Mit dem Weinkruge und dem Brote, den schwarzen Hund zur Seite, trat sie in den verwüsteten Garten; das Haus war schon seit zehn Jahren der Gespenster wegen unbewohnt geblieben, denn so lange hatten die Zigeuner sich darin eingenistet und den Besitzer, einen reichen Kaufmann der Stadt, der es sich als Sommersitz eingerichtet hatte, daraus zurückgeschreckt, bis er selbst wegen eines Bankerotts eingesteckt und sein Vermögen für die Gläubiger in bekannter Nachlässigkeit verwaltet wurde. Jetzt hatten sie unter dem Schwert der Gerechtigkeit vollkommene Ruhe, dort zu hausen, nur durften sie sich am Tage nicht zeigen, während ihnen nachts alle Leute aus dem Wege gingen.

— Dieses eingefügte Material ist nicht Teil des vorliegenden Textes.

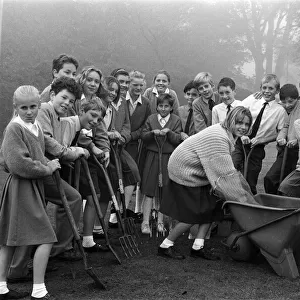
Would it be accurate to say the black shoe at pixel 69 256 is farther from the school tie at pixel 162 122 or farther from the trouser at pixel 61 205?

So trat das bleiche, schöne Kind wie ein Gespenst zur Haustüre hinaus, und der Wächter in den nahen Gärten flüchtete sich bei ihrem Anblick in eine entfernte Kapelle, um betend den heiligen Schutz des Glaubens zu fühlen. Bella wußte nicht, daß sie erschreckte, die Trauer um den Verlust ihres einzigen Gedankens, ihres Vaters, über den sie sich ganz vergessen hatte, machte sie stumpfsinnig, sie wußte nichts als die Regeln der alten Braka genau zu erfüllen; es war ihr das Liebste, daß sie noch etwas zu ihres Vaters Ehre tun konnte. Sie breitete also, wie es bei Totenmahlen ihres Volkes gewöhnlich, ihren Schleier über einen Feldstein aus, setzte zwei Becher und zwei Teller darauf, brach ihr Brot für beide, goß Wein in beide Becher, stieß mit den Bechern an, leerte den ihren und schüttete den Becher des Toten in den schwimmenden Bach, der sich in geringer Entfernung von dem Hause in die Schelde verlor. Und wie sie dies erste Opfer in den Fluß schütten wollte, da rauschte es in der Flut und tauchte empor, als ob ein großer Fisch, der in dem Strome keinen Raum hatte, auftauchte und emporschwämme, der Mond trat hinter dem Hause hervor, und sie sah ihres Vaters bleiches Angesicht, auf seinem Haupt die Krone, welche ihm die Zigeuner aufgesetzt hatten, ehe sie ihn in das fließende Wasser warfen. Und wie die Welle mit dem teuren Haupte kreiste, so ging dem armen Kinde der Kopf um; sie glaubte, er lebe noch, er suche sich aus dem Wasser zu retten, sie sprang hinein und hielt ihn fest, der schwarze Hund hielt aber sie am Rocke fest und stemmte sich gegen das Ufer; so wurde sie in sinnloser Trauer festgehalten und konnte weder den Leichnam ans Ufer bringen, noch mit ihm fortschwimmen ins Meer. Endlich kam Braka zurück, und da ihr an der Türe nicht aufgemacht worden, schlich sie in den Garten, wo sie das wunderbare Bild wie versteinert sah, den kräftigen Michael im Totenhemde mit der glänzenden silbernen Krone, über ihm das bleiche Mädchen, die schwarzen Locken über ihm hinwallend, an ihrem Kleide gehalten von dem schwarzen Hunde mit feurigen Augen. Die Alte mußte nach ihrer Art lachen, weil es etwas so Seltsames war, ungeachtet es ihr sehr zu Herzen ging und sie nicht von Herzen, sondern nur mit dem dürren Munde wie ein Hungernder lachen mußte; dann sprang sie hinzu, hob das Mädchen mit Gewalt ans Ufer und sprach: "Laß ihn ziehen, er weiß seinen Weg besser als du!"